The European Securities and Markets Authority, the pan-EU financial watchdog, tightened rules on short-selling on Monday, and will now require hedge funds and other holders of net short positions to notify their respective national regulators of positions greater than 0.1 per cent of a company’s share capital.
ESMA issued the temporary requirement on Monday against a backdrop of sustained extreme market volatility sparked by the Coronavirus pandemic, circumstances the regulatory agency described as “a serious threat to market confidence in the EU”.
Previously, the threshold of disclosure for short positions – a core element of most hedge fund strategies – was 0.2 per cent.
“ESMA considers that lowering the reporting threshold is a precautionary action that, under the exceptional circumstances linked to the ongoing COVID-19 pandemic, is essential for authorities to monitor developments in markets,” the agency said in an announcement, adding the plan – which takes immediate effect - is “appropriate and proportionate”.

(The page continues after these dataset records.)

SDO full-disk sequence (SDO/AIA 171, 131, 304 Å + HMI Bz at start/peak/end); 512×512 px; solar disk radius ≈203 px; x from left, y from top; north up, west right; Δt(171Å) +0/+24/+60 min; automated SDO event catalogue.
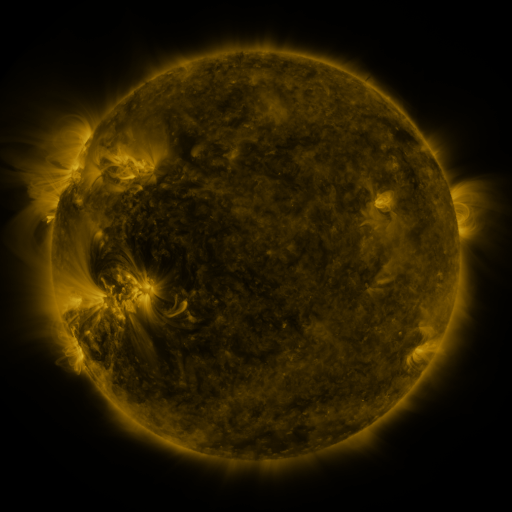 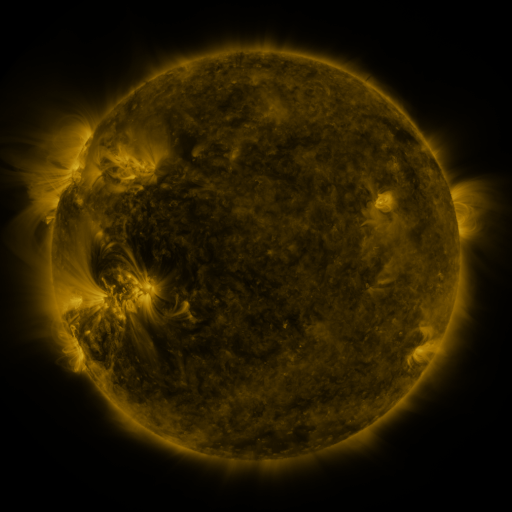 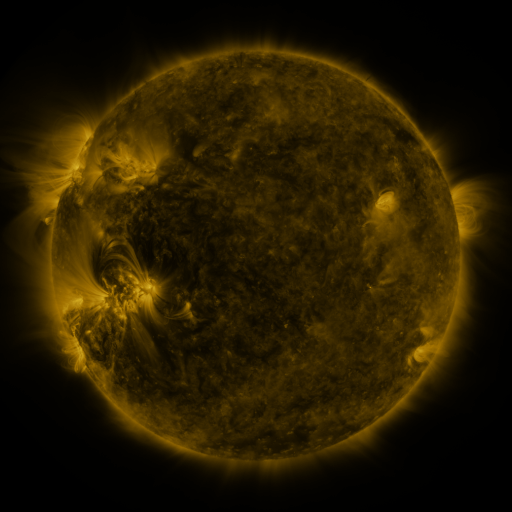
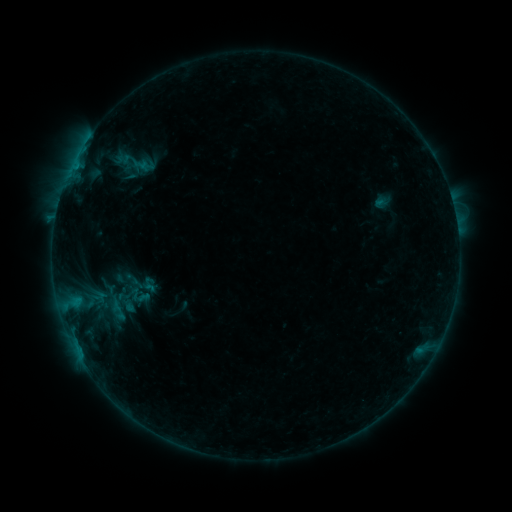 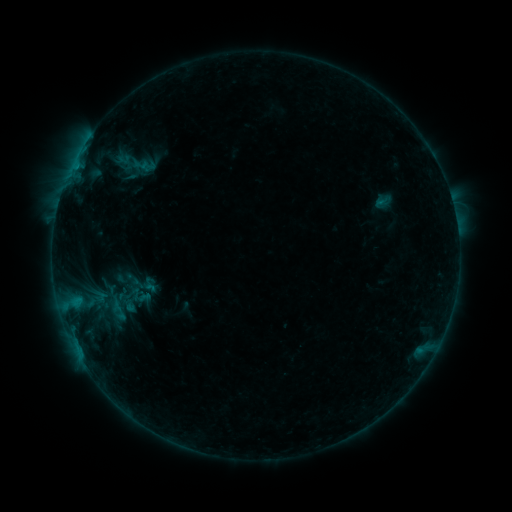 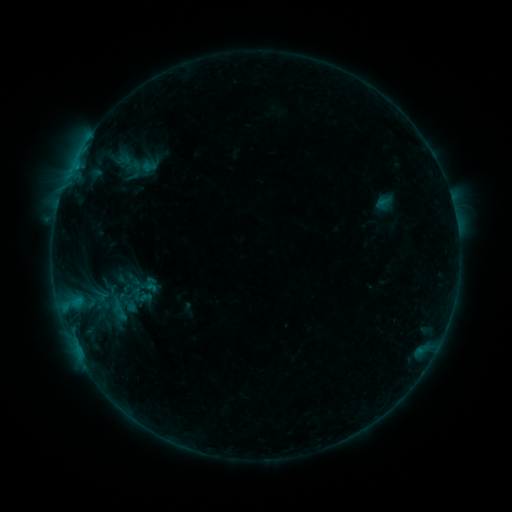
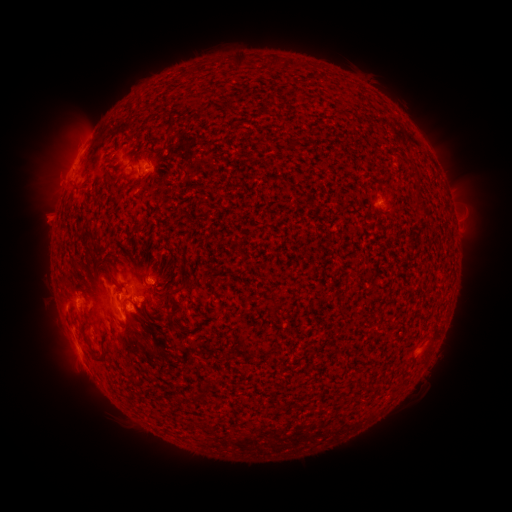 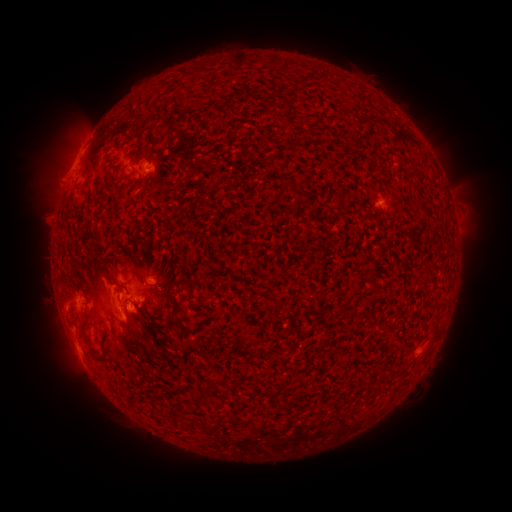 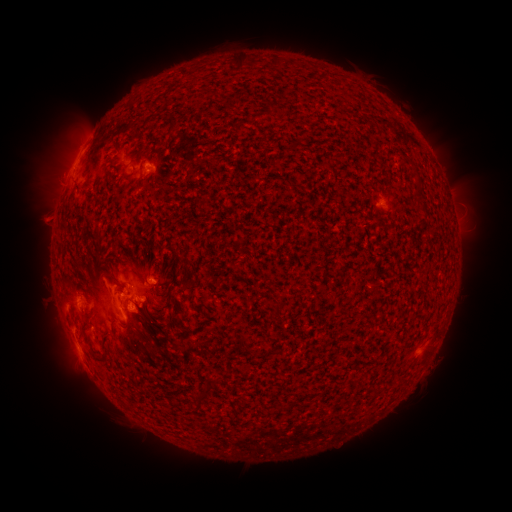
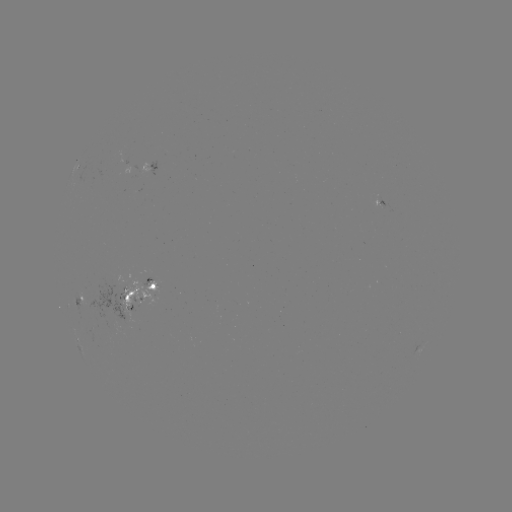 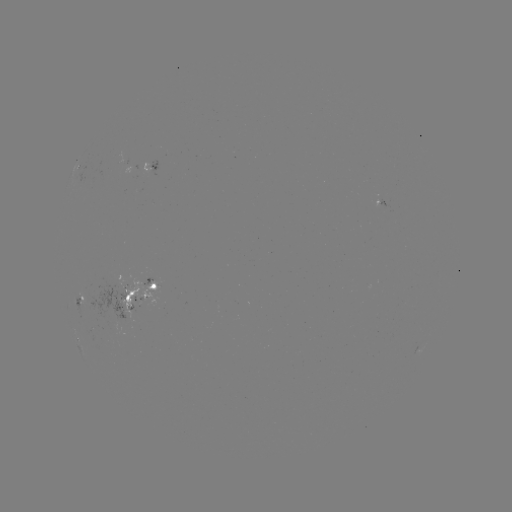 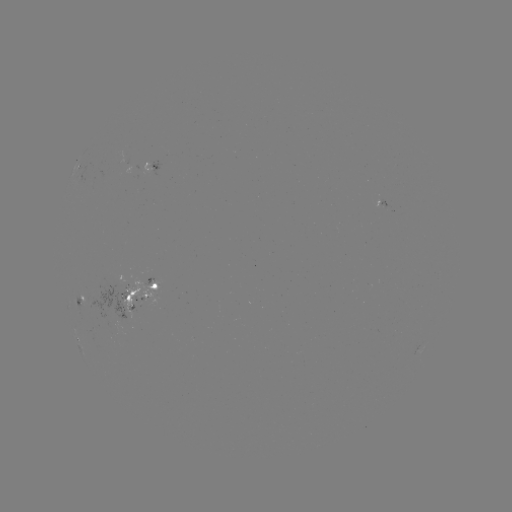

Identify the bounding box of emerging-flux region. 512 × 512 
[377, 198, 387, 210].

“The measure can support more stringent action if required to ensure the orderly functioning of EU markets, financial stability and investor protection.”
ESMA said it will continue to monitor developments in financial markets as a result of the COVID-19 situation, in coordination with member states’ national regulators, and will use its powers to ensure the orderly functioning of EU markets, financial stability and investor protection.
Last week, the UK Financial Conduct Authority introduced a temporary ban on the short-selling of certain Italian and Spanish stocks, following similar measures by regulators in those countries, after dramatic falls in stock markets in Milan and Madrid.